I'm At It, Again!
Saturday, June 06, 2015
I went to my first general physical in, say, 10 years. As a Woman, I most often make sure that my Plumbing still works. LoL. I have had notes of slight cholesterol issues and a sweet tooth that didn't seem to know when to quit.
Thankfully, my new doctor has confirmed that I am rather successfully pushing Pre-Diabetes, but only so much - same with the Cholesterol. Mind you, the last time I had that checked, I was a Vegetarian. Now, I'm looking at Paleo/Primal lifestyle menus (I try to avoid the word Diet like an Stage professional avoids "Good Luck!")
I've never really had much resistance to changing habits that don't serve me very well, especially in terms of fitness and nutrition. I might slack off and forget and let it lapse, but I would always give a good effort. After an hour-long discourse with my PCP, I find resistance in some strange places - mind and body.
This is weird for me. I think, however, it is also helpful. I can take it as a challenge to myself, a prompt to understand myself better and see what might have been sabotaging me, behind the scenes - subconsciously.
I have a bit of work ahead of me. With a look at my calories and other elements accounted for in the Food Tracker, here on SP, after a meal of three (Rather than my usual, 4) slices of delivery pizza and one (usually 2) Lava cakes, I find I can get motivated to make certain changes rather quickly.
I can certainly learn to release my fears of the Kitchen!
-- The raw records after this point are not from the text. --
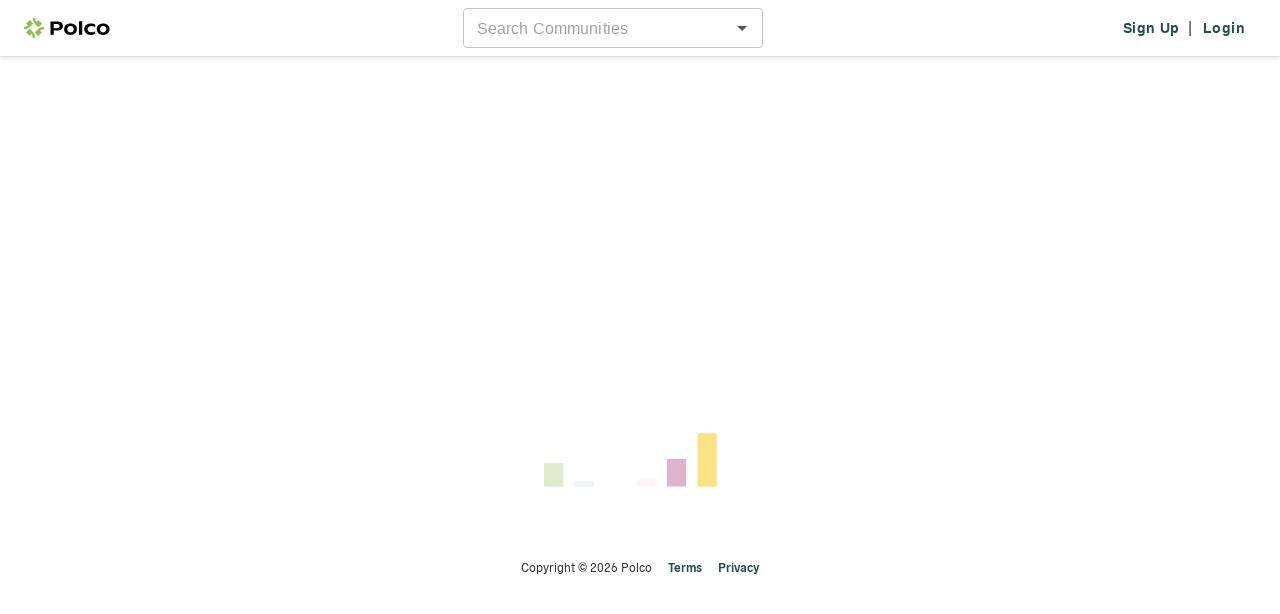

--- FILE ---
content_type: text/html; charset=utf-8
request_url: https://polco.us/n/res/vote/rochester-mn/urban-forest-master-plan
body_size: 970
content:
<!-- Template for Vite. It will generate multiple entrypoints from this file and inject lots of stuff.
 See the plugins in vite.config.mts. --><!DOCTYPE html><html lang="en"><head>
    <title>Polco</title>
    <link rel="icon" href="/favicon.svg" type="image/svg+xml">
    <link rel="icon" href="/favicon.png" type="image/png">

    <meta charset="UTF-8">
    <meta name="viewport" content="width=device-width, initial-scale=1">
    <meta property="fb:app_id" content="896590237052606">
    <!-- https://developer.x.com/en/docs/x-for-websites/cards/overview/markup -->
    <!-- For the most part, twitter will use the og tags. -->
    <!-- This is the only twitter-specific one we add currently. -->
    <meta name="twitter:card" content="summary">

    <!-- CSS that we know the URL of (3rd party libraries that are not bundled in our app) -->
    <link href="https://cdnjs.cloudflare.com/ajax/libs/slick-carousel/1.6.0/slick.min.css" rel="stylesheet" nonce="675b8470-f880-42ef-82be-e0ad18e949b6">
    <link href="https://cdnjs.cloudflare.com/ajax/libs/slick-carousel/1.6.0/slick-theme.min.css" rel="stylesheet" nonce="675b8470-f880-42ef-82be-e0ad18e949b6">
    <meta property="csp-nonce" nonce="675b8470-f880-42ef-82be-e0ad18e949b6">
    <script type="module" crossorigin="" src="/assets/res-BVk65WYz.js" nonce="675b8470-f880-42ef-82be-e0ad18e949b6"></script>
    <link rel="modulepreload" crossorigin="" href="/assets/shared-Dpe-wchH.js" nonce="675b8470-f880-42ef-82be-e0ad18e949b6">
    <link rel="modulepreload" crossorigin="" href="/assets/index-CAXiZCU-.js" nonce="675b8470-f880-42ef-82be-e0ad18e949b6">
    <link rel="modulepreload" crossorigin="" href="/assets/index-DwfYmmvY.js" nonce="675b8470-f880-42ef-82be-e0ad18e949b6">
    <link rel="modulepreload" crossorigin="" href="/assets/index-BUki9BXy.js" nonce="675b8470-f880-42ef-82be-e0ad18e949b6">
    <link rel="stylesheet" crossorigin="" href="/assets/shared-DaOJCYxa.css" nonce="675b8470-f880-42ef-82be-e0ad18e949b6">
    <link rel="stylesheet" crossorigin="" href="/assets/index-Hfm3FAfE.css" nonce="675b8470-f880-42ef-82be-e0ad18e949b6">
    <link rel="stylesheet" crossorigin="" href="/assets/index-MWkqu4aU.css" nonce="675b8470-f880-42ef-82be-e0ad18e949b6">
    <link rel="stylesheet" crossorigin="" href="/assets/index-DiJCAsLa.css" nonce="675b8470-f880-42ef-82be-e0ad18e949b6">
    <link rel="stylesheet" crossorigin="" href="/assets/res-Ckn577aH.css" nonce="675b8470-f880-42ef-82be-e0ad18e949b6">
  <link rel="manifest" href="/manifest.webmanifest"><script id="vite-plugin-pwa:register-sw" src="/registerSW.js" nonce="675b8470-f880-42ef-82be-e0ad18e949b6"></script>
<meta property="og:title" content="Urban Forest Master Plan ">
<meta property="og:description" content="The City of Rochester is developing an Urban Forest Master Plan to create a shared vision and road map for Rochester’s trees that supports existing city policies and enhances the quality of life in the city. The urban forest is comprised of all the trees, shrubs, and other vegetation within parks, along streets, in private yards, on empty lots and in urban natural areas. The quality, health and connectivity of this urban ecosystem is a major contributor to the quality of life for residents of Rochester. Caring for Rochester’s urban forest is an important part of growing a sustainable, healthy and vibrant city.
Your participation is crucial to the success of this project. The survey consists of 20 questions to get a better understanding of community values and preferences about trees and improve the city’s community outreach and education efforts. The results of this brief survey will help guide the development of the city’s Urban Forest Master Plan. This survey considers your perception of trees on public property—boulevard trees between the sidewalk and street, park trees—as well as private trees—trees on yours and your neighbor’s property.
Thank you for taking the time to complete this survey!
For a hard copy of this survey, or, for questions and other comments, please contact Parks and Recreation Department’s City Forester, Jeff Haberman, at 507-328-2515 or jhaberman@rochestermn.gov.
Your input and insights will be used to help guide the development of the Rochester Urban Forest Master Plan. Stay engaged and follow our progress here.">
<meta property="og:image" content="https://res.cloudinary.com/polco-us/image/upload/v1591881178/feed/park-horizontal.png">
<meta property="og:url" content="https://polco.us/n/res/vote/rochester-mn/urban-forest-master-plan">
<meta property="og:type" content="website">
</head>
  <body>
    <noscript>
      <h1>Please enable JavaScript to use this page</h1>
    </noscript>
    <div id="pn-app" class="pn"></div>
    <script nonce="675b8470-f880-42ef-82be-e0ad18e949b6">
      // Nonce will be injected by the server and then referenced
      // in our code that inits third party scripts.
      window.POLCO_NONCE = '675b8470-f880-42ef-82be-e0ad18e949b6';
    </script>


</body></html>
Before I ever knew about Gordon Ramsey, the kitchen I grew up with WAS a Nightmare! It was the worst place you'd ever want to be in and not for the cleanliness - that was cool, no worries there. But the sparing matches that would go on between the household line cooks.
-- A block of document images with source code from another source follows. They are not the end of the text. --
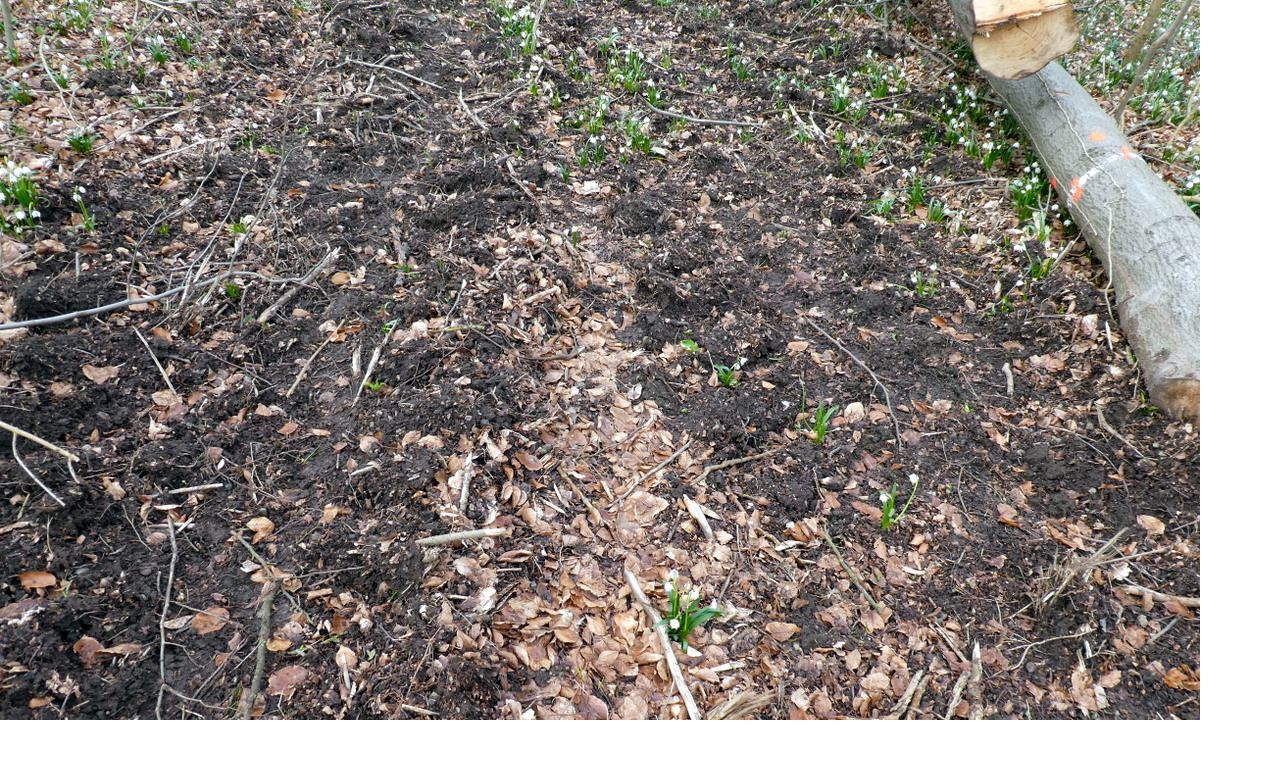

--- FILE ---
content_type: text/html
request_url: http://archiv.bund-hameln-pyrmont.net/index.php?eID=tx_cms_showpic&file=uploads%2Fpics%2F2018-03-25_Schweineberg_011.JPG&md5=a0dd45935cc8eb2cb0dd700341271d7dca4d8fb6&parameters%5B0%5D=YTo0OntzOjU6IndpZHRoIjtzOjU6IjEyODBtIjtzOjY6ImhlaWdodCI7czo1OiIx&parameters%5B1%5D=MDI0bSI7czo3OiJib2R5VGFnIjtzOjQxOiI8Ym9keSBzdHlsZT0ibWFyZ2luOjA7&parameters%5B2%5D=IGJhY2tncm91bmQ6I2ZmZjsiPiI7czo0OiJ3cmFwIjtzOjM3OiI8YSBocmVmPSJq&parameters%5B3%5D=YXZhc2NyaXB0OmNsb3NlKCk7Ij4gfCA8L2E%2BIjt9
body_size: 299
content:

<!DOCTYPE HTML PUBLIC "-//W3C//DTD HTML 4.0 Transitional//EN">

<html>
<head>
	<title>Image</title>
	<meta name="robots" content="noindex,follow" />
</head>
		<body style="margin:0; background:#fff;"><a href="javascript:close();"><img src="uploads/pics/2018-03-25_Schweineberg_011.JPG" width="1200" height="900" border="0" alt="" /></a>
		</body>
		</html>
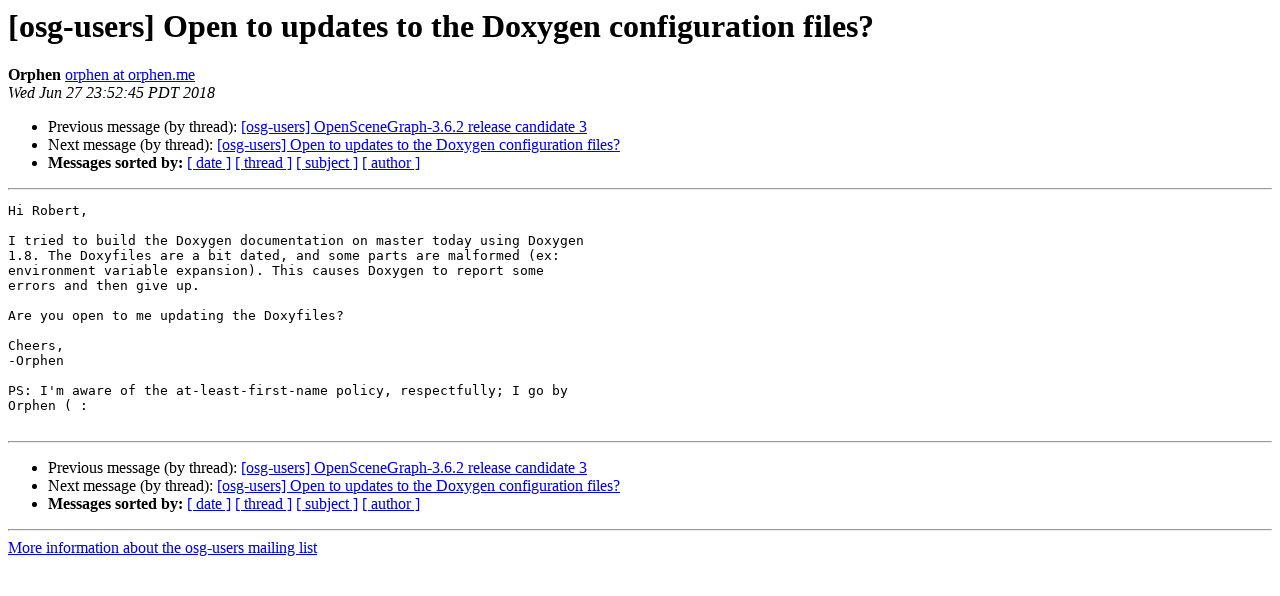

--- FILE ---
content_type: text/html; charset=utf-8
request_url: https://openscenegraph.github.io/OpenSceneGraphDotComBackup/OpenSceneGraph/lists.openscenegraph.org/pipermail/osg-users-openscenegraph.org/2018-June/008592.html
body_size: 848
content:
<!DOCTYPE HTML PUBLIC "-//W3C//DTD HTML 4.01 Transitional//EN">
<HTML>
 <HEAD>
   <TITLE> [osg-users] Open to updates to the Doxygen configuration files?
   </TITLE>
   <LINK REL="Index" HREF="index.html" >
   <LINK REL="made" HREF="mailto:osg-users%40lists.openscenegraph.org?Subject=Re%3A%20%5Bosg-users%5D%20Open%20to%20updates%20to%20the%20Doxygen%20configuration%20files%3F&In-Reply-To=%3C15dac67c-c655-453c-4832-d3c80cd17ff0%40orphen.me%3E">
   <META NAME="robots" CONTENT="index,nofollow">
   <style type="text/css">
       pre {
           white-space: pre-wrap;       /* css-2.1, curent FF, Opera, Safari */
           }
   </style>
   <LINK REL="Previous"  HREF="008611.html">
   <LINK REL="Next"  HREF="008594.html">
 </HEAD>
 <BODY BGCOLOR="#ffffff">
   <H1>[osg-users] Open to updates to the Doxygen configuration files?</H1>
<!--htdig_noindex-->
    <B>Orphen</B> 
    <A HREF="mailto:osg-users%40lists.openscenegraph.org?Subject=Re%3A%20%5Bosg-users%5D%20Open%20to%20updates%20to%20the%20Doxygen%20configuration%20files%3F&In-Reply-To=%3C15dac67c-c655-453c-4832-d3c80cd17ff0%40orphen.me%3E"
       TITLE="[osg-users] Open to updates to the Doxygen configuration files?">orphen at orphen.me
       </A><BR>
    <I>Wed Jun 27 23:52:45 PDT 2018</I>
    <P><UL>
        <LI>Previous message (by thread): <A HREF="008611.html">[osg-users] OpenSceneGraph-3.6.2 release candidate 3
</A></li>
        <LI>Next message (by thread): <A HREF="008594.html">[osg-users] Open to updates to the Doxygen configuration files?
</A></li>
         <LI> <B>Messages sorted by:</B> 
              <a href="date.html#8592">[ date ]</a>
              <a href="thread.html#8592">[ thread ]</a>
              <a href="subject.html#8592">[ subject ]</a>
              <a href="author.html#8592">[ author ]</a>
         </LI>
       </UL>
    <HR>  
<!--/htdig_noindex-->
<!--beginarticle-->
<PRE>Hi Robert,

I tried to build the Doxygen documentation on master today using Doxygen 
1.8. The Doxyfiles are a bit dated, and some parts are malformed (ex: 
environment variable expansion). This causes Doxygen to report some 
errors and then give up.

Are you open to me updating the Doxyfiles?

Cheers,
-Orphen

PS: I'm aware of the at-least-first-name policy, respectfully; I go by 
Orphen ( :

</PRE>


















<!--endarticle-->
<!--htdig_noindex-->
    <HR>
    <P><UL>
        <!--threads-->
	<LI>Previous message (by thread): <A HREF="008611.html">[osg-users] OpenSceneGraph-3.6.2 release candidate 3
</A></li>
	<LI>Next message (by thread): <A HREF="008594.html">[osg-users] Open to updates to the Doxygen configuration files?
</A></li>
         <LI> <B>Messages sorted by:</B> 
              <a href="date.html#8592">[ date ]</a>
              <a href="thread.html#8592">[ thread ]</a>
              <a href="subject.html#8592">[ subject ]</a>
              <a href="author.html#8592">[ author ]</a>
         </LI>
       </UL>

<hr>
<a href="../../../listinfo.cgi/osg-users-openscenegraph.html">More information about the osg-users
mailing list</a><br>
<!--/htdig_noindex-->
</body></html>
Eventually, I seemed to adopt the hostility I've seen of my family in the kitchen and I could NEVER Take the heat. Heat affects me poorly, in general, but being grilled by people around me as I'm roasting something in the oven is not at all a pleasant experience. I need to be the ONLY chef in the kitchen.
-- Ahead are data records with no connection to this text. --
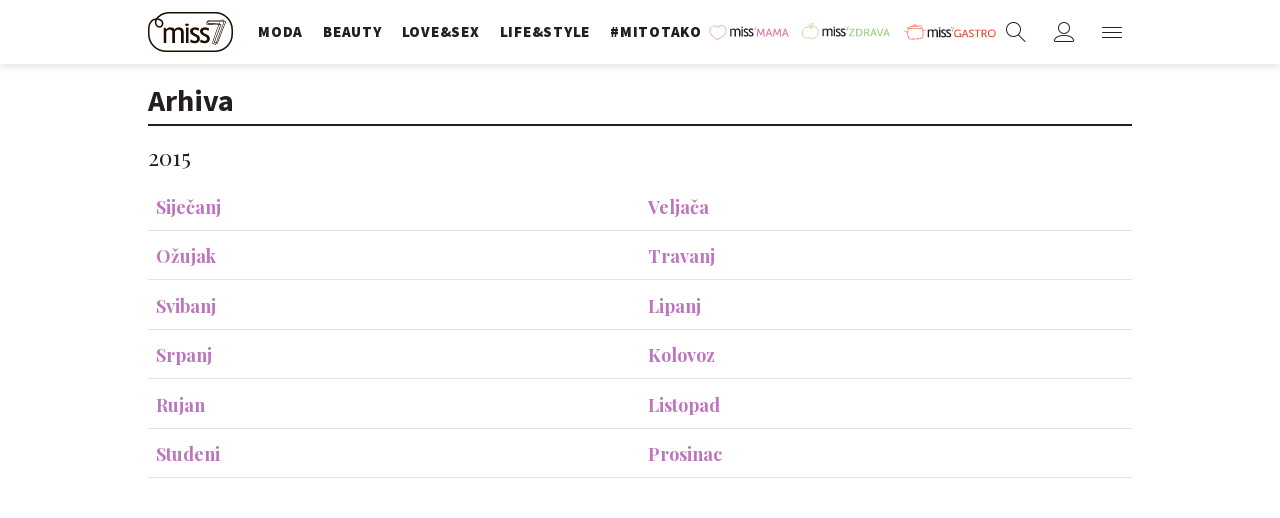

--- FILE ---
content_type: text/css
request_url: https://miss7.24sata.hr/static/build/archive.ccf852d98356f52567f3.css
body_size: 607
content:
.archive_body{padding:0 14px}.archive_body.container{max-width:540px}@media screen and (min-width: 1024px){.archive_body.container{max-width:1024px}}@media screen and (min-width: 1310px){.archive_body.container{max-width:1310px}}.archive_body .column_content__inner{margin:0}.archive_body .column_content__inner .gr-12{width:100%;margin:0;padding:0}.archive_body .column_content__inner .gr-12 h1 a,.archive_body .column_content__inner .gr-12 h2 a,.archive_body .column_content__inner .gr-12 h3 a{color:#231f20}.archive_body .column_content__inner .gr-12 h1{font:normal 700 100% "Source Sans Pro",sans-serif;font-size:30px;font-size:3rem;line-height:32px;line-height:3.2rem;border-bottom:2px solid #231f20;padding-bottom:.75rem;margin-bottom:1.5rem}.archive_body .column_content__inner .gr-12 h2,.archive_body .column_content__inner .gr-12 h3{font:normal 400 100% "Playfair Display",serif}.archive_body .column_content__inner .gr-12 .breadcrumbs{font-size:20px;font-size:2rem;display:inline}@media screen and (min-width: 1024px){.archive_body .column_content__inner .gr-12 .breadcrumbs{font-size:23px;font-size:2.3rem}}.archive_body .column_content__inner .gr-12 h3,.archive_body .column_content__inner .gr-12 h2.pagination_title{font-size:16px;font-size:1.6rem}.archive_body .column_content__inner .gr-12 a:hover,.archive_body .column_content__inner .gr-12 a b{color:rgba(35,31,32,.85)}.archive_body .column_content__inner .gr-12 ul{display:grid;grid-row-gap:1.25rem;grid-template-columns:repeat(20, 1fr);margin-top:2.2rem;list-style:none;padding:0}@media screen and (max-width: 1023px){.archive_body .column_content__inner .gr-12 ul{grid-template-columns:repeat(5, 1fr)}}.archive_body .column_content__inner .gr-12 ul.months{grid-template-columns:repeat(2, 1fr)}.archive_body .column_content__inner .gr-12 ul.months li{justify-content:left}.archive_body .column_content__inner .gr-12 ul.articles{display:list-item;padding-bottom:2.2rem}.archive_body .column_content__inner .gr-12 ul.articles li{justify-content:left;padding:1rem 0}.archive_body .column_content__inner .gr-12 ul li{display:flex;justify-content:center;align-items:center;padding:.1rem .8rem 1.1rem;border-bottom:1px solid #e2e2e2}.archive_body .column_content__inner .gr-12 ul li a{font:normal 700 100% "Playfair Display",serif;font-size:18px;font-size:1.8rem;color:#bf74c0}.archive_body .column_content__inner .gr-12 .without_articles{font-size:18px;font-size:1.8rem;display:block;width:300px;border:none;padding:0}@media screen and (min-width: 1024px){.archive_body{padding:0}}@media screen and (min-width: 1310px){.archive_body{padding:50px 15px}}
In the Building, really, but beggars can't be choosers, so I'm told.
Many people have near meditative experiences in the kitchen. I've dated, lived with and, at one point, married all sorts of great cooks. My current partner is pretty decent, but he finds my pickiness a challenge and has yet to display the suave' or negotiating skills to try to open or change my mind.
I just don't really connect to food like most people. Certainly not a fan of the process of cooking - I gear up to cook something, go out and buy it, get tired, forget about the meal, remember the meal days later and dread not only the heat involved in cooking, but the possibility of spoilage, the clean up, people getting in my way, or trying not to and leaving me alone when I might actually need help.
I have a few things to explore in myself to get to where I want to be.
That being said, I want to get down to the weight I was when I got married, nearly 21 years ago - within the next two years. By the time I round out 40, I will be near or at 185.